Unleashing the Power of SK Strategies: The Evolution Begins

I’ve been talking about this for a while, and the time has come! SK Small Caps has been an incredible strategy that I’m thrilled with. However, during development and live trading, I noticed one drawback: when a small-cap stock crashes, the strategy can take a hit, like when SPWR got crushed recently.

To tackle this, I’ve created SK Small Cap Shield, which follows the same strategy but spreads across 20 stocks instead of 4. This should help reduce drawdowns, even though the returns will be lower. Backtesting has shown promising results!
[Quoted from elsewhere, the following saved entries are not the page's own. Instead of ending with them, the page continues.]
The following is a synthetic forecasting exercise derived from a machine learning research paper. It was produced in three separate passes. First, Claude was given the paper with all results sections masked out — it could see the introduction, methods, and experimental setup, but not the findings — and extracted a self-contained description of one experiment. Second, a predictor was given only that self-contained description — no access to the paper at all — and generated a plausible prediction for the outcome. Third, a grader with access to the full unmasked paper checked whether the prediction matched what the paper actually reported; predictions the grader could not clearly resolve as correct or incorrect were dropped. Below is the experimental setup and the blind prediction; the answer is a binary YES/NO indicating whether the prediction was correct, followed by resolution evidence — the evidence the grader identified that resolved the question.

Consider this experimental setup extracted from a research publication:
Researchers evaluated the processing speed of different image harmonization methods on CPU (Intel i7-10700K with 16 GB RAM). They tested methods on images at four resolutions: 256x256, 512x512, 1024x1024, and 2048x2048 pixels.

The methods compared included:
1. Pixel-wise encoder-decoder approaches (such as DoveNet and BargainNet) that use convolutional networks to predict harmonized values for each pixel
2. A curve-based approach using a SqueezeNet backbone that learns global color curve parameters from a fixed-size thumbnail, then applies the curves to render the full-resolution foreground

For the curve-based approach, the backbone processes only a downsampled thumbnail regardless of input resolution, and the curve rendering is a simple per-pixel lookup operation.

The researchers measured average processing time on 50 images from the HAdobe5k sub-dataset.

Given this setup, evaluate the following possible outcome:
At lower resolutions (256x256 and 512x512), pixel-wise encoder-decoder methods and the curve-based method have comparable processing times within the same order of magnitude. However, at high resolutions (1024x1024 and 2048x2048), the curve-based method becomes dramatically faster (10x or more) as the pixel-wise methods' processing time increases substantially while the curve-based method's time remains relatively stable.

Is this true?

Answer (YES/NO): NO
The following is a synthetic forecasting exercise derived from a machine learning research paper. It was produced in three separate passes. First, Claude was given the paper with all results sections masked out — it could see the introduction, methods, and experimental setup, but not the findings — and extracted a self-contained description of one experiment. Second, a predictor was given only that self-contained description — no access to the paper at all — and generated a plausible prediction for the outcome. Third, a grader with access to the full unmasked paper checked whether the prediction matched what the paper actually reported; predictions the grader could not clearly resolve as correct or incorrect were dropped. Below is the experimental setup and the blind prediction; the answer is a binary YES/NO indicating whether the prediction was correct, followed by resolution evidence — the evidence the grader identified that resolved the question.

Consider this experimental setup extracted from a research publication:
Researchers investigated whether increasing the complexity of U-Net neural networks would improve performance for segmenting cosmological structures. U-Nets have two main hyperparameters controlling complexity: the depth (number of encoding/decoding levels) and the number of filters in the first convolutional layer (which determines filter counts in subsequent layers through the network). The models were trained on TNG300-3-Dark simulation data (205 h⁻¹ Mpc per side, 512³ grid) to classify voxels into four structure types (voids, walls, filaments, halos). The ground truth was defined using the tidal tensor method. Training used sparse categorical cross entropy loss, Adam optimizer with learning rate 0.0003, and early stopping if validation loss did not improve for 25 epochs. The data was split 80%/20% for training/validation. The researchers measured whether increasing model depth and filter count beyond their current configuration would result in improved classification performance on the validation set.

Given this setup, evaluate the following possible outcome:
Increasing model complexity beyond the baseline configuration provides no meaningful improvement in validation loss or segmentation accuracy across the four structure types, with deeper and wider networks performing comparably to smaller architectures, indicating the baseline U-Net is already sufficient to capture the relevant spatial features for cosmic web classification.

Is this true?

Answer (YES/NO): YES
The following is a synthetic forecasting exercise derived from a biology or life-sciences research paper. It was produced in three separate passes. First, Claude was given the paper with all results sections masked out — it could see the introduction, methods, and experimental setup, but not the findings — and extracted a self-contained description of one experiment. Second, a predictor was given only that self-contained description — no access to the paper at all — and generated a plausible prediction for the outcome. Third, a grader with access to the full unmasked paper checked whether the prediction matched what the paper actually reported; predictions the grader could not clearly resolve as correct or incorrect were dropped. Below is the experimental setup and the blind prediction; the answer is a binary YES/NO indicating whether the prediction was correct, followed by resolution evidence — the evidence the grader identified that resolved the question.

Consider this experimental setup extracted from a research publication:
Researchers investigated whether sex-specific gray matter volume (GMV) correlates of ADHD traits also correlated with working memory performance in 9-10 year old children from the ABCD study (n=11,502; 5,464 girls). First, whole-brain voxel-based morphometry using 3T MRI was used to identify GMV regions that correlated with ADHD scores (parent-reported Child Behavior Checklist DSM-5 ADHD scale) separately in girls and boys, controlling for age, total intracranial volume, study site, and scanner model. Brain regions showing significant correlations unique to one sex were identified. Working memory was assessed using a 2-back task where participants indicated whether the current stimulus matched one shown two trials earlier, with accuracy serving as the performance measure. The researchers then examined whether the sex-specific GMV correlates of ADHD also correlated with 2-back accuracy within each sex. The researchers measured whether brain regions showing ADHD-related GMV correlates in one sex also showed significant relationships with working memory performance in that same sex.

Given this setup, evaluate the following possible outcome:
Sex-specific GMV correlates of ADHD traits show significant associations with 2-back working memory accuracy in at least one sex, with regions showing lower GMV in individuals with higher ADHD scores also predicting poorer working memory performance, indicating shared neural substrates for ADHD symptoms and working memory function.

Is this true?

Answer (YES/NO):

Now, I wasn’t planning to add a third system, but since the upgrade allowed for 3 strategies, I’ve decided to call it SK Supercharged Semis! This one is all about the volatility and excitement, leveraging ETFs to boost returns. Of course, like most of my strategies, it’s hedged. I believe you’ll love the equity curve on this one after a few months of trading—so get ready and enjoy!

All initial positions are open.

I’ve been contemplating a suggestion I received recently—ironically, it’s something I had initially considered myself—about reducing the number of stocks from 20 to 10. This weekend will give me the time I need to test things out and reflect on whether this shift makes sense. I’ll decide after I’ve had the chance to explore it more thoroughly.

Yes, in general trading more stocks or commodities at the same time reduces volatility and produces a smoother equity curve, assuming the stocks/commodities are uncorrelated enough.